WO 2008/046702 A1 discloses further types of magnetically induced images produced through the orientation of optically variable magnetic pigment particles in a coating layer, as well as a device for producing said types of images. The device comprises the combination of a magnetized permanent-magnetic plate engraved with indicia with one or more additional magnets mounted with respect to the engraved magnetic plate such as to hold them against the inherent magnetic forces occurring between them.
WO 2004/007095 A2 discloses a device for orienting magnetic pigment flakes in a coating layer exposed to the magnetic field of one or more dipole magnets, to produce aesthetically appealing, bright optically variable coatings, which, albeit flat, show a smooth variation of color and reflectivity with changing viewing angle, which is reminiscent of a floating or moving three-dimensional object. Particularly noteworthy, the device of WO 2004/007095 allows for orienting magnetic pigment flakes in a coating layer so as to produce a “rolling-bar” effect in the resulting coating. A printed “rolling bar” type image shows a contrasting band which appears to move (“roll”) as the image is tilted, and which can be obtained with a single printing step and using a single ink formulation. Printed elements which exhibit an apparent motion of image features with changing viewing angle, such as a “rolling-bar” type effect, are anti-copy protection measures for security documents, which can be easily recognized and used for the authentication of a security document. The device of WO 2004/007095, however, may show the drawback that useful “rolling-bar” type effects can only be produced over a relatively small length, and might thus be often difficult to recognize as a security feature.

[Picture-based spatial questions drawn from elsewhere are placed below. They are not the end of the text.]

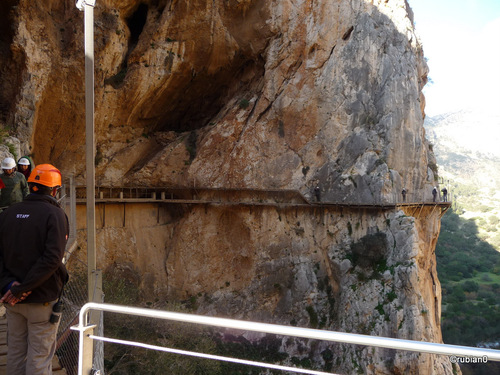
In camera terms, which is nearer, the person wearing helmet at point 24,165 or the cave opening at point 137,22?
the person wearing helmet at point 24,165

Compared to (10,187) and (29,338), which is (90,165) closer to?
(10,187)

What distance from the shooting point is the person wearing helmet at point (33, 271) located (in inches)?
146

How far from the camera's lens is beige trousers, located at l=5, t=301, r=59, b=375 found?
384cm

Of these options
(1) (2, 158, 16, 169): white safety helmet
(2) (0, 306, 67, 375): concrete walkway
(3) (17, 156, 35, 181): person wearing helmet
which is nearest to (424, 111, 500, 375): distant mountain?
(3) (17, 156, 35, 181): person wearing helmet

This is illustrated in FIGS. 1a and 1b, which each schematically show a dipole magnet DM generating a magnetic dipole field, and a substrate S positioned within said magnetic field on one side of and at a distance d from the magnet DM and essentially parallel to its magnetic axis, i.e., the virtual line between its magnetic north pole and south pole. The dipole magnet in FIG. 1a has a longer extension L along its magnetic axis than the dipole magnet in FIG. 1b along its respective magnetic axis. In both cases, reflective particles, e.g. pigment particles, are provided dispersed within a layer of liquid binder material on top of the substrate S and are oriented by the magnetic field, typically such that the respective longest extension of each particle is substantially aligned with the field lines of the magnetic field at the position of the particle. As can be seen by comparing FIGS. 1a and 1b, the dipole magnet used in the device for orienting the particles in a corresponding layer on a substrate S must have at least the length L over which the “rolling-bar” effect is to be produced. The long dipole magnet DM shown in FIG. 1a has only weakly curved field lines at the location of the substrate S, whereas the short dipole magnet DM shown in FIG. 1b has field lines having a higher degree of curvature at the location of the substrate S. As a consequence, the resulting “rolling-bar” print in case of the long magnet of FIG. 1a shows a large bright zone z, which only exhibits a slight apparent movement with changing viewing-angle, i.e. a poor and hardly eye-catching dynamic effect, whereas in comparison the resulting “rolling-bar” print in case of the short magnet of FIG. 1b shows only a small bright zone z, which however exhibits a strong apparent movement with changing viewing-angle. However, due to the rather limited length corresponding to the short dipole magnet, the security feature is not eye-catching and not easy to recognize, particularly if one does not have any prior knowledge of its presence and/or optical effect. Therefore, there remains a need for security features displaying an eye-catching dynamic optical effect over an extended length.